San Jose police can continue to use rubber bullets for crowd control if people are being violent, despite Mayor Sam Liccardo’s push to ban them in crowds altogether after protesters suffered serious injuries during demonstrations against the police killing of George Floyd in May.
Liccardo was the lone dissenter in the City Council’s 10-1 decision, with councilmembers saying the safety of officers was at risk.
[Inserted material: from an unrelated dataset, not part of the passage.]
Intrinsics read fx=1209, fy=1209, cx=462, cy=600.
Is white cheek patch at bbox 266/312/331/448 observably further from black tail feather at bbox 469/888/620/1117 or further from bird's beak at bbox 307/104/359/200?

The decision was part of a series of changes to police department policies the council approved Sept. 15.
The city’s previous policy allowed the use of rubber bullets against protestors — violent or peaceful — but was met with backlash by residents and councilmembers, prompting Police Chief Eddie Garcia on June 16 to prohibit the use of rubber bullets as crowd control for nonviolent individuals.
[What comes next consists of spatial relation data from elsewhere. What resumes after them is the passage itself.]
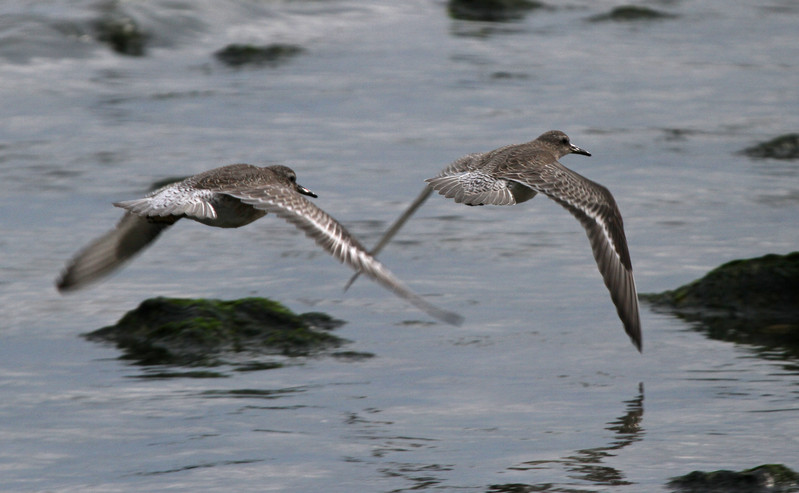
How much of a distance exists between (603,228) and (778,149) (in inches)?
307

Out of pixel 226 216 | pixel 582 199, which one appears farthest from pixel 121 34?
pixel 582 199

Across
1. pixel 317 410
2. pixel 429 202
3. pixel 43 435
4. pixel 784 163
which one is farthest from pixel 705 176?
pixel 43 435

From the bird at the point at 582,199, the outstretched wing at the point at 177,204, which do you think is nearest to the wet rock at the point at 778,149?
the bird at the point at 582,199

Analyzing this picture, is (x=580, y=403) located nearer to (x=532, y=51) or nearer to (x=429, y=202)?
(x=429, y=202)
The policy change means police officers can only use rubber bullets when someone is “actively attacking an officer or another person” or poses a threat, according to the police department’s manual. In those situations, officers must be sure to “avoid striking unintended subjects.”
Officers must use another form of crowd control if the crowds are too dense and an accurate shot can’t be made.
But how do officers distinguish between violent and nonviolent protests when faced with large crowds and a highly-contentious situation?
Liccardo said the changes didn’t go far enough and pressed for a ban of rubber bullets for all crowd control scenarios, leading to a heated exchange between the mayor and police Acting Police Chief Dave Knopf.
“There is a very big distinction between people who are unlawfully present and those who are violent assailants and I think we both know people who are not violent assailants and got hit,” Liccardo said. “They may have been unlawfully present but they still got hit.”
Knopf said potential harm to bystanders is the exact reason the policy was changed to allow officers to fire only at violent protesters.
“Nothing is perfect,” Knopf said, acknowledging that police are responsible for determining if they have a clear shot and sometimes misjudge.
“We need really clear policies so you don’t expect people to be perfect in the middle of a chaotic scenario to be able to discern how and when to fire something that is a potentially lethal round,” Liccardo said.
Knopf countered by saying rubber bullets are not considered a “lethal round” by the courts.
A 2017 study found rubber bullets can be lethal in some cases or at the very least can cause injury. At a May 29 protest, a local musician was left with a black eye, blurry vision and scarring after being hit by a rubber bullet.
“I don’t believe that as a council we should allow for situations that we know are highly likely to cause serious injury or even death to our residents when we see what the evidence is around the country,” Liccardo said.
Police officials acknowledged the potential danger posed by the projectiles but worried about officers’ inability to defend themselves during protests marked by anger toward law enforcement.
“I’m not going to commit the officers in this department to stand on the line and not be able to defend themselves in a riotous situation,” said Knopf. “You need to be prepared to deal with that situation if we can’t go in and protect this city from burning when people are lighting things on fire, looting and wanting to take us on.”
Capt. Jason Dwyer said chemical agents such as tear gas and pepper spray, as well as wood batons, are some of the only other realistic alternatives for quelling crowds.
Dwyer said batons can be grabbed by protesters. One of the newly released body cam videos from the police department shows an incident where a protester grabbed a baton and a fight ensued.
“We don’t want to have that toe-to-toe confrontation,” Dywer said. “The officers get attacked too.”
As a former police officer, Councilmember Raul Peralez, who pushed for the ban of rubber bullets against peaceful protestors, said he understood the need for officers to have protective tools at their disposal.
“Ultimately, if other tools are ineffective, we should not take away the opportunity of this tool that we know is much less impactful and less lethal than a handgun,” Peralez said.
The push to consider a rubber bullet ban began at the request of Liccardo, Peralez, Vice Mayor Chappie Jones and Councilmembers Lan Diep and Magdalena Carrasco following injuries of protesters in May.
Peralez, who now works as a reserve officer, said he was happy with the approved changes.
The City Council also approved other police policies, including the minimum age at which minors can be placed into handcuffs and prohibiting the hiring of people who have tattoos or body art that aligns with hate groups.
Officers will also be barred from covering their badge and will have to provide their name and badge number upon request.
In addition, officers will be prohibited from “no knock entries” where a warrant is required except where evidence is at risk of being destroyed if officers knock.